Friday, June 10, 2016
The VVitch (Robert Eggers)
Super natural
Robert Eggers' debut feature The VVitch is suitably chaste and sensual--chaste in that it uses the absolute minimum in prosthetic (and digital) effects (thank god); sensual in that the whispery trees, the velvet night, the cracked bark of tree and coarse weave of cloth and unearthly aureole of moon have prominent place in the film's visual palette, to the point that the children's near-bloodless faces stand out in shocking contrast. You feel as if these young Puritans, their family freshly banished (for 'prideful conceit' apparently), are constantly mooning you with their pink milkfed cheeks; on the other hand the parents tend to blend into their surroundings--all dried timber and weathered stone, no pink or milk in them at all.
The plot feels largely disposable: a New England family is exiled to the margins of a vast forest; one by one they succumb to the forces working deep amongst the trees. Along the way the cracks and strains in the family start to show: the mother Katherine (Kate Dickie) suffers a breakdown and stays mostly in bed; the eldest male Caleb (Harvey Scrimshaw) is lured away by a beautiful woman in red cloak (Sarah Stephens), to be found the next morning naked and desperately sick; the twins Mercy and Jonas (Ellie Granger and Lucas Dawson) point at their elder sister Thomasin (Anya Taylor-Joy) and call her a witch; father William (Ralph Ineson) furrows his brow and glares at anyone and everyone with dark suspicion. The question of whether or not witches exist is supplanted by a fairly more interesting one: is Thomasin a witch, or are the twins under some kind of diabolical influence? Both, perhaps?
You don't really need to know any of this though; if Eggers had lowered the volume on the actors' microphones and turned up Mark Korven's music the film would work just as fine--better, maybe. Perhaps Eggers in a way has already done so, by insisting that his actors use a near-incomprehensible accent--what he claims to be a carefully researched period-specific pronunciation and period-specific diction. I'm willing to take his word for it (same time I'm willing to take his word that all the rituals and details depicted in the film are authentic), though the family's convoluted grammar and harsh intonations cry out for subtitles, in yellow lettering and outlined in black on the lower half of the screen.
Which matters less than you might think; this film about wordless terrors and nightmare fears is at its most potent when the characters are hushed by the awfulness of what they fear or--eventually--see. Korven's music with its thrilling strings and ritual chants adds a filigree of 21st century ornamentation: an odd effect, like seeing medieval illustrated text carefully inscribed onto mimeograph paper. Jarin Blaschke's austere cinematography recalls Sven Nykvist at his black-and-white heyday, with correspondingly severe color palette (mostly grays and browns and muted greens, and the occasional splash of crimson).
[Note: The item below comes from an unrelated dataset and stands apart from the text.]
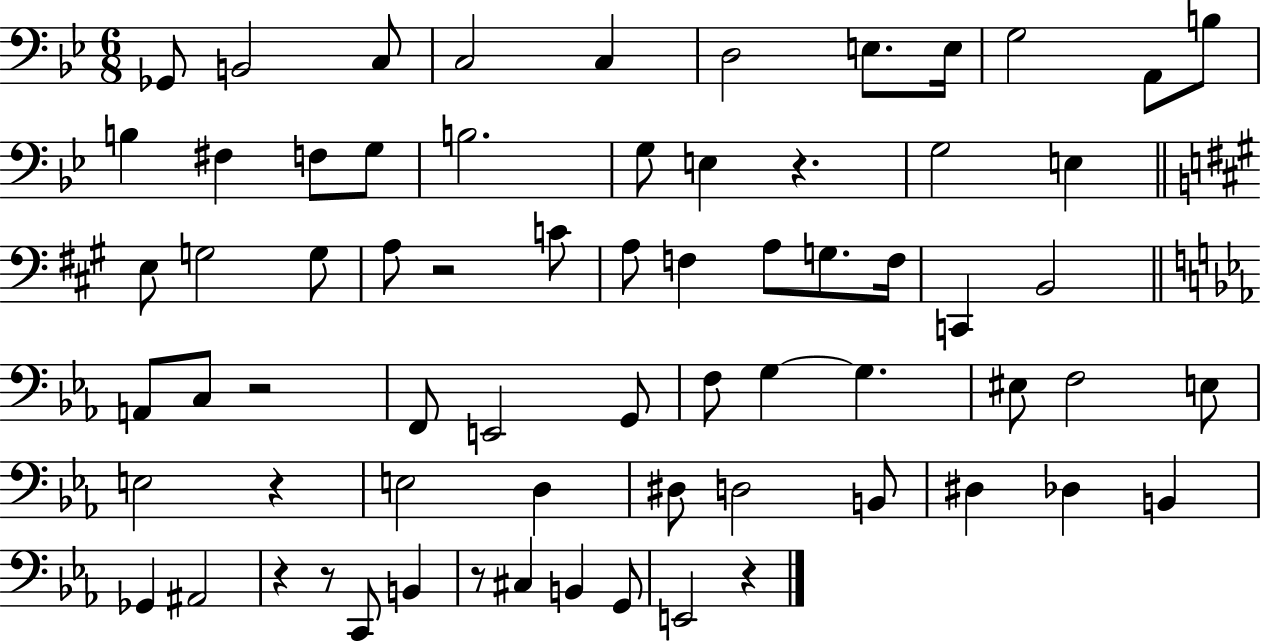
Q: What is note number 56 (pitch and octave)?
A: B2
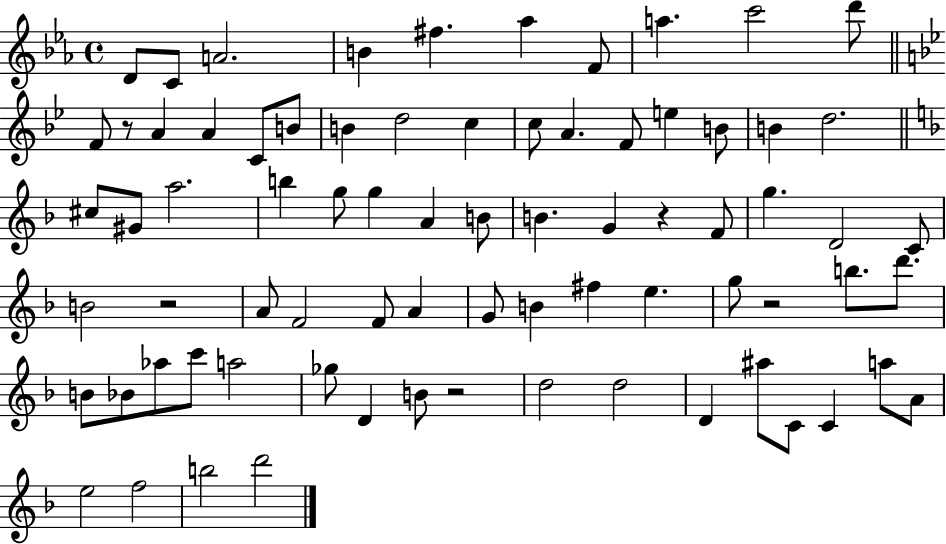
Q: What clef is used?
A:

Eggers harks back to the old-fashioned school of horror filmmaking, a touch of Jacques Tourneur's Curse of the Demon perhaps (with less of Tourneur's sinuous catlike tracking shots than we might like), and not a little Arthur Miller dramaturgy thrown in. The matter-of-fact way Eggers presents witchcraft recalls the first half of Benjamin Christensen's silent Swedish-Danish film Haxan, or Witchcraft Through the Ages, which outlines in straightfaced documentary style the many practices of witchcraft, and ways religious officials promptly responded (torture was a popular choice). Haxan's latter section attempts to correct the film's lurid tone by presenting the modern medical age's more enlightened Freudian view--witchcraft as psychological neurosis--though you sense a withering sarcasm in the film's depiction of clinical therapy as the modern-day alternative to burning at the stake.
Perhaps the most interesting ancestor to Eggers' retro-horror film is Carl Theodor Dreyer's Day of Wrath, which gently inverts the usual premise in most genre pictures: that witchcraft (whose existence Dreyer does not deny or excuse, unlike Christensen) for all its reputed malevolence isn't substantially worse than its cure, that religious extremism with its tendency to sacrifice everything--trust, love, parent, daughter--to the altar of righteousness might if anything be an even more corrosive influence on the human soul. I wouldn't put The VVitch on the same level as Dreyer's film--the former is a cleverly old-fashioned if overhysterical exercise in slow-burn suspense, the latter a masterpiece of sensual camera moves, hypnotic sound, expressive lighting, and intensely understated acting--but the more recent work benefits from borrowing a page or two from the earlier far greater film.